According to the cricket passage below, which team was the opponent in the WT20I debut?

Document passage:

******

She made her Women's Twenty20 International cricket (WT20I) debut for Australia Women against England Women on 23 March 2018 in the 2017–18 India women's Tri-Nation Series.

In April 2018, she was one of the fourteen players to be awarded a national contract for the 2018–19 season by Cricket Australia. In October 2018, she was named in Australia's squad for the 2018 ICC Women's World Twenty20 tournament in the West Indies.

In November 2018, she was named in Sydney Thunder's squad for the 2018–19 Women's Big Bash League season. In April 2019, Cricket Australia awarded her with a contract ahead of the 2019–20 season. In June 2019, Cricket Australia named her in Australia's team for their tour to England to contest the Women's Ashes. In January 2020, she was named in Australia's squad for the 2020 ICC Women's T20 World Cup in Australia.

In August 2021, Carey was named in Australia's squad for their series against India, which included a one-off day/night Test match as part of the tour. In January 2022, Carey was named in Australia's squad for their series against England to contest the Women's Ashes. Later the same month, she was named in Australia's team for the 2022 Women's Cricket World Cup in New Zealand. In May 2022, Carey was named in Australia's team for the cricket tournament at the 2022 Commonwealth Games in Birmingham, England.

******

[Stored dataset items]
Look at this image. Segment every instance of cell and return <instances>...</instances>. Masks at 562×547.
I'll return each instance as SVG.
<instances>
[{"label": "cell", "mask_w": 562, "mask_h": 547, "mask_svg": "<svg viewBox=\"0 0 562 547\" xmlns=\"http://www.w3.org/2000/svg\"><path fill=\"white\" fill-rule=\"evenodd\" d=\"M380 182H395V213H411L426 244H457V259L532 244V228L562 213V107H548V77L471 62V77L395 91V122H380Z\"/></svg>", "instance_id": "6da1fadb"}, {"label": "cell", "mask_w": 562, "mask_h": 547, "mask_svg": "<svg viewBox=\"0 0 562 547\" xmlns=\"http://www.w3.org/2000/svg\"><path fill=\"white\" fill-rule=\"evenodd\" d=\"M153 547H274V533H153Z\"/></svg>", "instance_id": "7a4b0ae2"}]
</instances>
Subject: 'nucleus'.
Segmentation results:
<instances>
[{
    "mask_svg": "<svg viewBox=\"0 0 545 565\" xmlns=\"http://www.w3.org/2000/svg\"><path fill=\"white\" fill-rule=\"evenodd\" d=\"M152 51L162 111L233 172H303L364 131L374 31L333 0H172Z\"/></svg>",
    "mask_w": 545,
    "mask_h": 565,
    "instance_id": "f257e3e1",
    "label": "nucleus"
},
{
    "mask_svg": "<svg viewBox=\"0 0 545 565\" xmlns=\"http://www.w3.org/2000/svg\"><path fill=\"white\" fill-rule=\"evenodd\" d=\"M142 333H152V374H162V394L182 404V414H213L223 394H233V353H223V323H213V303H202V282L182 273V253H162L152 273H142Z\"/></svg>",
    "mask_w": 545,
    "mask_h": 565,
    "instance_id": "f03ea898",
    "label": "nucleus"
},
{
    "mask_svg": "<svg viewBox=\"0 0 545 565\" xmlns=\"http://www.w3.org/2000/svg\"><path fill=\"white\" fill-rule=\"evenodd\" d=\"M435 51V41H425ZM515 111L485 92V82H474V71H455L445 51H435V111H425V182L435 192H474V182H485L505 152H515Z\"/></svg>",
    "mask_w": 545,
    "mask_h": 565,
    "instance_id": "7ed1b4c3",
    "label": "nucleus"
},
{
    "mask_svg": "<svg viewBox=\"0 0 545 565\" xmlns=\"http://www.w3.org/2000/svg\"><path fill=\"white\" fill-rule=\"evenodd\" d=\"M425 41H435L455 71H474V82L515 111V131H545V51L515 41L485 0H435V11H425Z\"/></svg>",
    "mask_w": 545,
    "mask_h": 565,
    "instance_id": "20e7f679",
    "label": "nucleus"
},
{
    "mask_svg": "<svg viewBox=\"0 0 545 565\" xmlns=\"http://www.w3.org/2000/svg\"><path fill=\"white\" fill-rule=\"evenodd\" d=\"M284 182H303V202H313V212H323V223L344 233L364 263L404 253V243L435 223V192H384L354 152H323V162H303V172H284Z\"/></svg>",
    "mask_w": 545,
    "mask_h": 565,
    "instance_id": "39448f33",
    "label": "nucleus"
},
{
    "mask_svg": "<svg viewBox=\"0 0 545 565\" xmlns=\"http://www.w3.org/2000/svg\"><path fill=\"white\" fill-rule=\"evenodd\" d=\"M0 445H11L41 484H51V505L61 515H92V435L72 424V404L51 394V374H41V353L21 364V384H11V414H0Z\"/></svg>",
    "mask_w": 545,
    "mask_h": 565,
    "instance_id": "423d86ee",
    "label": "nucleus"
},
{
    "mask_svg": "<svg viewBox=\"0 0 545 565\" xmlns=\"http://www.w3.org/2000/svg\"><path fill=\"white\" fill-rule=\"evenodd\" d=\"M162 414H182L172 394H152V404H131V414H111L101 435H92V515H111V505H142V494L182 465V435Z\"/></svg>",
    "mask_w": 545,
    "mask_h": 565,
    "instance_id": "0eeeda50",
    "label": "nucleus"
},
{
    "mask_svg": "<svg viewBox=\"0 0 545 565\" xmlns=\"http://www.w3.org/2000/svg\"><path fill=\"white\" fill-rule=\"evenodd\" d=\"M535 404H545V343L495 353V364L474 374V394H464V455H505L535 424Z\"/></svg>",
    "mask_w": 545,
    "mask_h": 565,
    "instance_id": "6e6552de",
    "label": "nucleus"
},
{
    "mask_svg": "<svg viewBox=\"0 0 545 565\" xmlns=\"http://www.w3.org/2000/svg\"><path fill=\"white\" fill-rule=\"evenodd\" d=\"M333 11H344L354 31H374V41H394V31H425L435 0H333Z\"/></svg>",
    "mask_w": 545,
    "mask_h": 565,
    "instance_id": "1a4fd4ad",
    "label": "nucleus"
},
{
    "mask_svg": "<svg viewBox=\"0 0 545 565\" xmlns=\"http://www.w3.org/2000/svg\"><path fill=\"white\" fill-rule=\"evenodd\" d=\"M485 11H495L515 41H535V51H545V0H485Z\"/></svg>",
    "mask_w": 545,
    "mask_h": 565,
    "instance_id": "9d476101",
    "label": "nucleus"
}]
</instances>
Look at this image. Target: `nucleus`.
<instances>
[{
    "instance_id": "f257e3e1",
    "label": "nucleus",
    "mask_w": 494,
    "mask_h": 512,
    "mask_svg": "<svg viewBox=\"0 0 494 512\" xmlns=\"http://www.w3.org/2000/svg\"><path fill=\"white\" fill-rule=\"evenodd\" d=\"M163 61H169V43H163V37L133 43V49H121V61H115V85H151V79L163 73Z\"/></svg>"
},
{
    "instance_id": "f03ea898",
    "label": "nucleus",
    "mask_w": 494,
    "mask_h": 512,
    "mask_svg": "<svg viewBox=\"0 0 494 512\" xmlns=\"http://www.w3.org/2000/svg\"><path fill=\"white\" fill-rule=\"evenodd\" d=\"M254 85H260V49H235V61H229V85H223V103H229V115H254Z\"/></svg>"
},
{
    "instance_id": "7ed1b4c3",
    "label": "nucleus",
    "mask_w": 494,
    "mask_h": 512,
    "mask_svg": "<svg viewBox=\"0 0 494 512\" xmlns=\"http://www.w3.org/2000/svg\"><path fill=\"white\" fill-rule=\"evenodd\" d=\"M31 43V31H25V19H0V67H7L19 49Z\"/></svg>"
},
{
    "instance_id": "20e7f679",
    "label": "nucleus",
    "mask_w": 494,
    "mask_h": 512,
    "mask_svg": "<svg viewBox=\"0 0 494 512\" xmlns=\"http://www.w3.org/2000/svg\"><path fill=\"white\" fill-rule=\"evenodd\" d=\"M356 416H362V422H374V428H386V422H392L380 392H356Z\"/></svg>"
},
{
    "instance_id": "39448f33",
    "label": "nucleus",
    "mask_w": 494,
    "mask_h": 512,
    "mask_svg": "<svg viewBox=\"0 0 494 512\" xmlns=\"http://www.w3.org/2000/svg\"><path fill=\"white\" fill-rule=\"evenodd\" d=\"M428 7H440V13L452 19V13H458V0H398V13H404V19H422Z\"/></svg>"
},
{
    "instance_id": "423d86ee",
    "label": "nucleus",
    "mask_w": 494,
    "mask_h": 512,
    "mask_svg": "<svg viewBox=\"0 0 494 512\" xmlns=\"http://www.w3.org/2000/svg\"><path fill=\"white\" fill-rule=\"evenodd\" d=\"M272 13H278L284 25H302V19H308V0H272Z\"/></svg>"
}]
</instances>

******

Solution to the problem:
England Women